Stuart Viegas is Editor of ACNR’s myasthenia gravis (MG) series. He is a Consultant Neurologist who leads the Imperial MG and muscle service, UK. He qualified from UCL medical school before training in Wessex and London. He did his research in MG in Oxford under the supervision of Professor Angela Vincent. He is involved in clinical research projects and continues to support MG patients through the Myaware charity.
Conflict of Interest Statement: Stuart Viegas is married to Ann Donnelly, the Co-Editor of ACNR. This article has been subject to our normal peer review process, being peer reviewed by two expert, external reviewers prior to acceptance by Todd Hardy, Co-Editor of ACNR.
I was delighted to be asked by ACNR’s editorial team to help bring a series of articles on myasthenia gravis (MG) to the wider neuroscience community. I hope that the experienced authors in the field will help cover a range of topics that its readers will find stimulating and educational, but most importantly clinically relevant.
Compared with many neurological conditions, MG is a relatively rare but important antibody mediated disease. It is one that all neurologists need to be familiar with. Prompt recognition of the cardinal symptoms – the characteristic pattern of fluctuation and variability should trigger urgent assessment and investigation in all suspected cases. Successful treatment with pyridostigmine, often with good symptomatic improvement, is something most patients will remember for many years.
Early identification of patients who will have a challenging or refractory disease course and the need for further treatment remains a challenge. MG is heterogenous – with pure ocular and generalised cases; the latter ranging from minimal manifestations to life-threating complications. Myasthenic crises are a neurological emergency requiring multidisciplinary input and early involvement of our intensive care colleagues. Timely recognition, good supportive care and effective treatment with plasma exchange and/or intravenous immunoglobulin has led to a significant reduction in mortality across all age groups. Seeing patients responding to such treatment is incredibly rewarding for the treating physician and helps consolidate the doctor-patient relationship.
Our increased understanding of the physiological disturbances and immune mediated mechanisms underlying MG has led to the developments of improved antibody assays, neurophysiology techniques and chest imaging that is critical for ensuring accurate diagnosis. Treatment regimes based around pyridostigmine, corticosteroids, steroid sparing drugs, thymectomy and the emergency treatments outlined above have been used for many years.

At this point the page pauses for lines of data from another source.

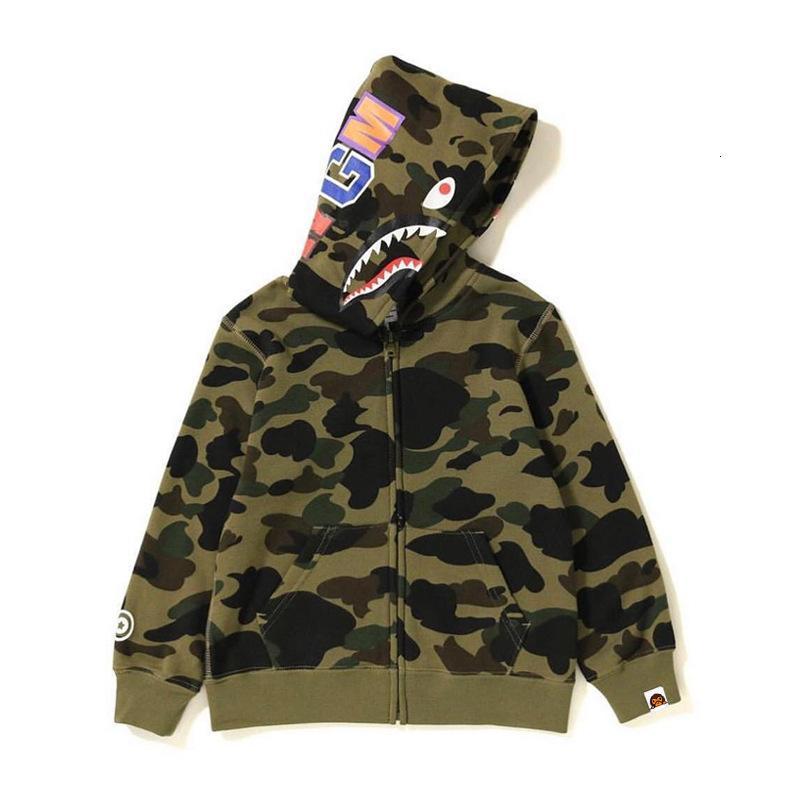 Sudadera con capucha para hombres Beii Style Children's Shark Coat wo Largo otoño e invierno camuflaje trend sweater con capucha 1 0aqb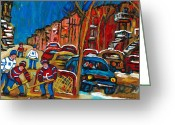 Hockey Street Scenes In Montreal Greeting Cards - Paintings Of Montreal Hockey City Scenes Greeting Card by Carole Spandau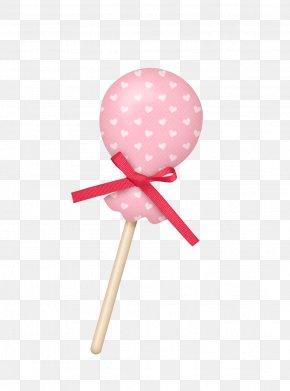 Pink Lollipop - Lollipop Candy PNG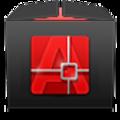乐闪CAD尺寸统计助手 V1.0.6527 免费版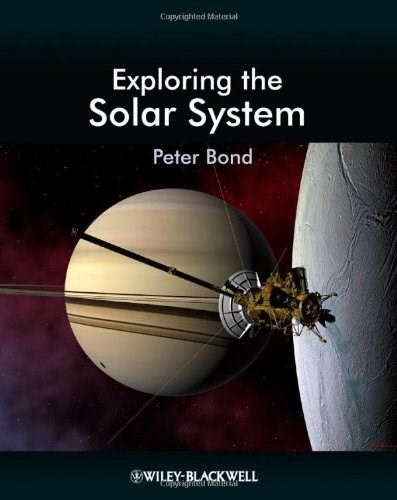 Exploring the Solar System, by Bond 9781405134996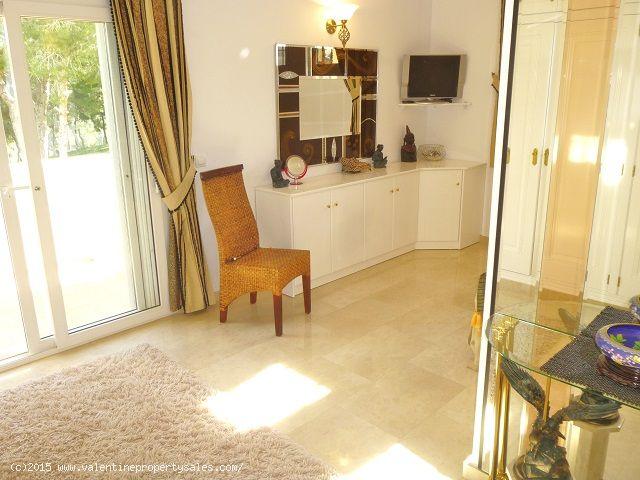 ea_las_ramblas_golf_villa_for_sale_15jpg_145131708
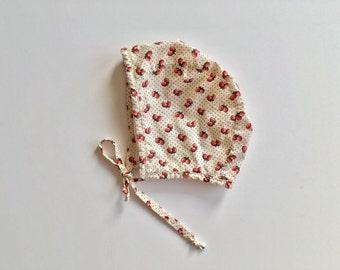 Strawberry Bonnet/Baby Bonnet/Toddler Bonnet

The ABN guidelines published in 2015 aimed to disseminate the knowledge and experience of specialists in the field to the wider neurology community and were well received. Reflecting the clinical heterogeneity, the response to standard treatment is also highly variable. The antibody subtypes may respond to different therapies and this information, together with age and comorbidities, influences treatment selection.

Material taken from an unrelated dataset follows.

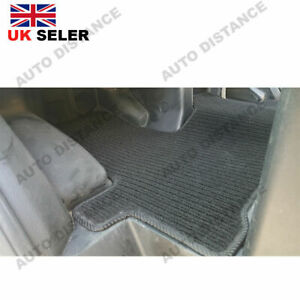 VOLKSWAGON-T4-FLOOR-MATS-NO-Clip-MAT-FRONT-TAILORED-ALL-YEARS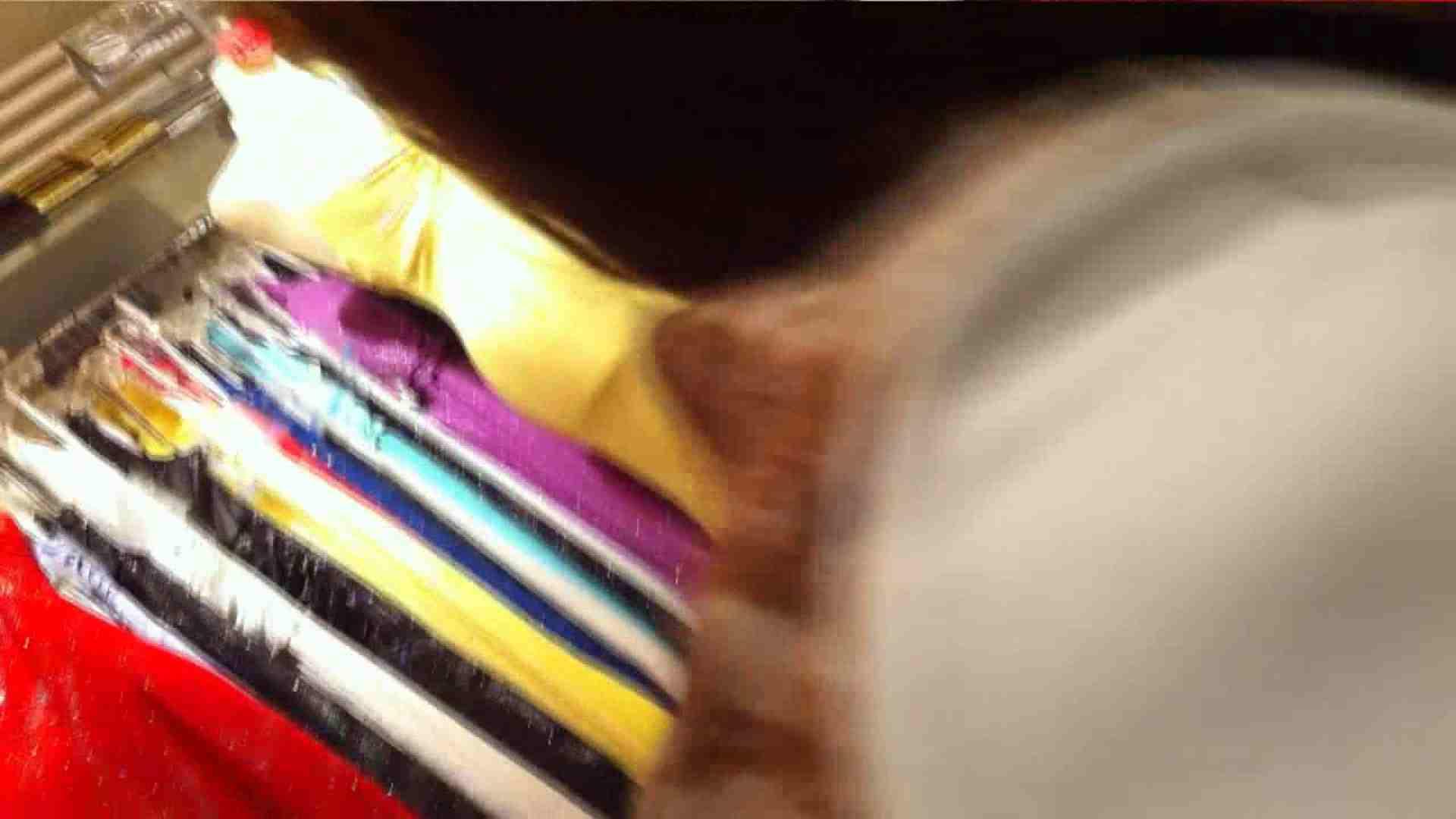 可愛いカリスマ店員限定‼胸チラ&パンチラ vol.19 チラ見せヌード のぞき動画画像 91画像 38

In contrast with other neuroimmunological disorders such as multiple sclerosis, there has been a paucity of new treatments until the last few years. Novel biological therapies targeting B cells, T cells and complement pathways have since been developed, trialled and now introduced into clinical practice which makes it an exciting time to be working in the field.

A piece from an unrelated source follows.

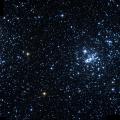 HIP 71184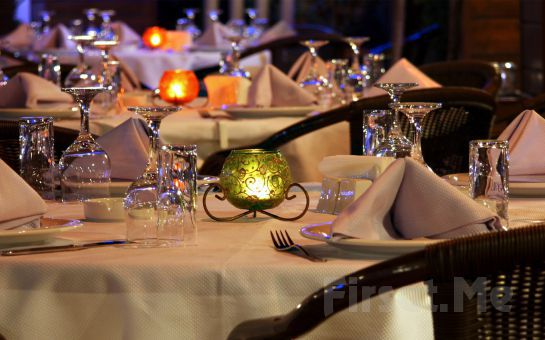 Otantik Bir Mekanda Lezzetli Bir Akşam Yemeği Cafemsi Libadiye Cafe Restaurant'ta; Tavuk Pirzola, Kanat, Köfte, Salata, İçecek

Given the changing landscape with respect to MG treatments, we will start the series with Dr Jennifer Spillane and her overview of the new drugs that have arrived, those on the horizon and those still in the research arena. MG, like many autoimmune disorders, often affects young women and its management in pregnancy warrants special attention. In the second article Dr Georgina Burke will discuss pre-conception planning, antenatal and postnatal care which requires close multidisciplinary liaison with our obstetric medicine and anaesthetic colleagues.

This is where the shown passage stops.